> **DOMANDE**
1. Rispondi alle domande sul brano che riguarda il licenziamento.
(a) Dopo quanti anni di attività il lavoratore perde il posto?
(b) Di quale tribunale è giudice del Lavoro Alessandra De Marco?
(c) A quante mensilità corrisponde il risarcimento a cui viene condannata l'azienda?
2. Elenca tutte le decisioni prese dalla giudice secondo il brano sul licenziamento.
3. Ricopia fedelmente dal brano sul licenziamento la parte che comincia con "Perde il posto di" e prosegue fino a "a sedici mensilità.".

══ BRANO PROPOSTO

Non va a lavoro perché agli arresti: licenziamento illegittimo, ma perde il posto

Perde il posto di lavoro dopo dodici anni di attività per aver mentito all’azienda, ovvero per avergli nascosto di essere stato assente perché in stato di arresto. Questa almeno l’accusa rivoltagli dall’azienda, ma da cui il lavoratore si è difeso portando in aula le prove della sua buona fede. Una sentenza destinata a far discutere quella emessa dal giudice del Lavoro del tribunale di Sulmona, Alessandra De Marco, che ha ritenuto illegittimo il licenziamento di un operaio della Magneti Marelli, ma allo stesso tempo gli ha negato il reintegro, permettendo all’azienda di risolvere il contratto e condannandola, in applicazione della legge Fornero, solo ad un risarcimento pari a sedici mensilità.

════
══ INSIEME DEI DATI

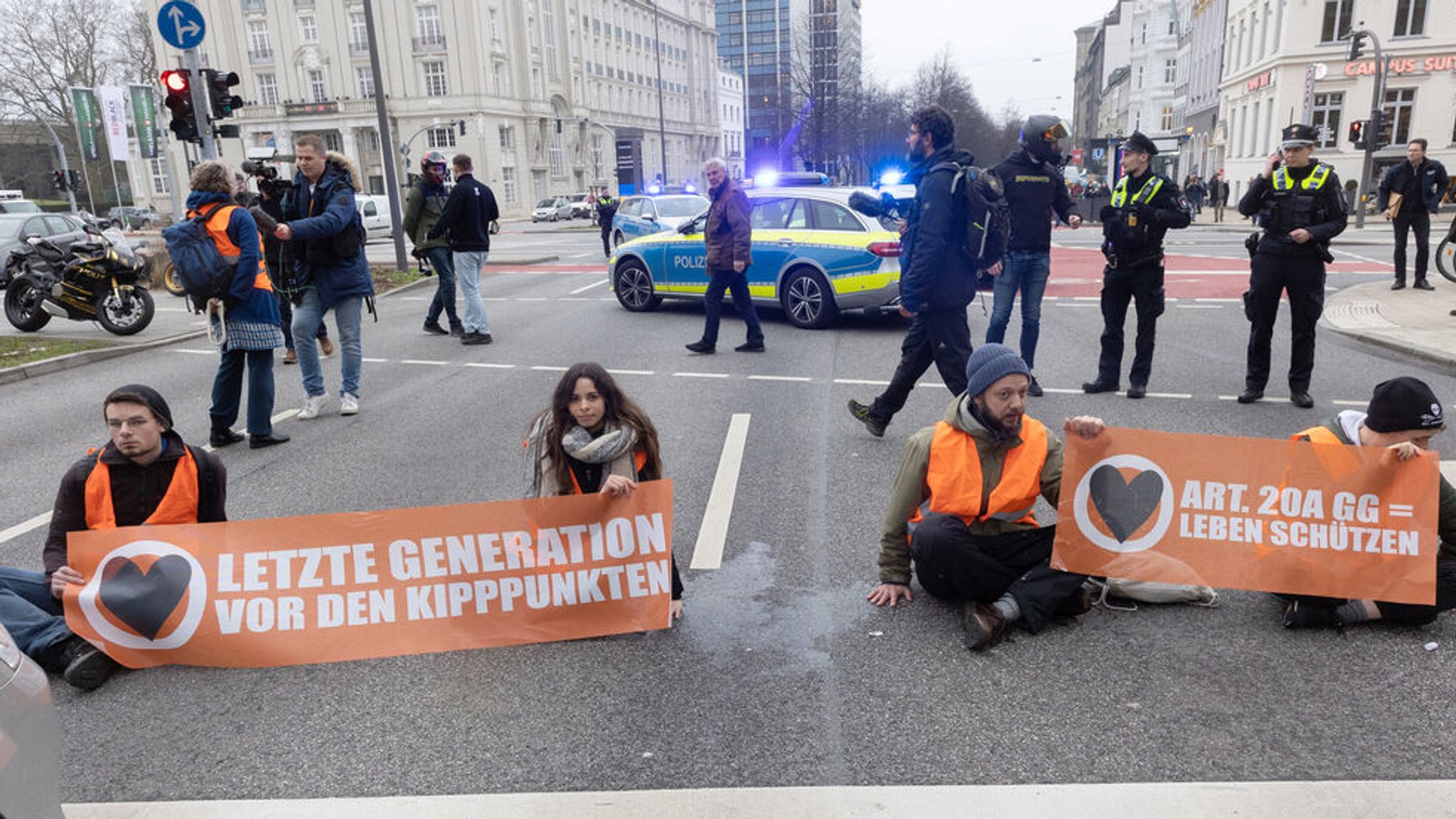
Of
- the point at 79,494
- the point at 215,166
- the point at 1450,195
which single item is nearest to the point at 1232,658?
the point at 79,494

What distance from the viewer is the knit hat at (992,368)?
369cm

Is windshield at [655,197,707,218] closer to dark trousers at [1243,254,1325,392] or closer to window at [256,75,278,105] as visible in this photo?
dark trousers at [1243,254,1325,392]

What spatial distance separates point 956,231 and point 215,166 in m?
4.95

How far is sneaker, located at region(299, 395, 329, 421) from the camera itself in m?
7.79

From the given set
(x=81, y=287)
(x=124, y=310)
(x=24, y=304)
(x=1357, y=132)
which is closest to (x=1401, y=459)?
(x=124, y=310)

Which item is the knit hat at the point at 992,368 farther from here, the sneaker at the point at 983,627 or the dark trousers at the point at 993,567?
the sneaker at the point at 983,627

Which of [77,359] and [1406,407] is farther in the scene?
[77,359]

════

> **SOLUZIONI**
1.
(a) Dopo dodici anni.
(b) Del tribunale di Sulmona.
(c) A sedici mensilità.

2.
- Ritiene illegittimo il licenziamento dell'operaio della Magneti Marelli.
- Nega all'operaio il reintegro.
- Permette all'azienda di risolvere il contratto.
- Condanna l'azienda, in applicazione della legge Fornero, solo a un risarcimento pari a sedici mensilità.

3.
Perde il posto di lavoro dopo dodici anni di attività per aver mentito all’azienda, ovvero per avergli nascosto di essere stato assente perché in stato di arresto. Questa almeno l’accusa rivoltagli dall’azienda, ma da cui il lavoratore si è difeso portando in aula le prove della sua buona fede. Una sentenza destinata a far discutere quella emessa dal giudice del Lavoro del tribunale di Sulmona, Alessandra De Marco, che ha ritenuto illegittimo il licenziamento di un operaio della Magneti Marelli, ma allo stesso tempo gli ha negato il reintegro, permettendo all’azienda di risolvere il contratto e condannandola, in applicazione della legge Fornero, solo ad un risarcimento pari a sedici mensilità.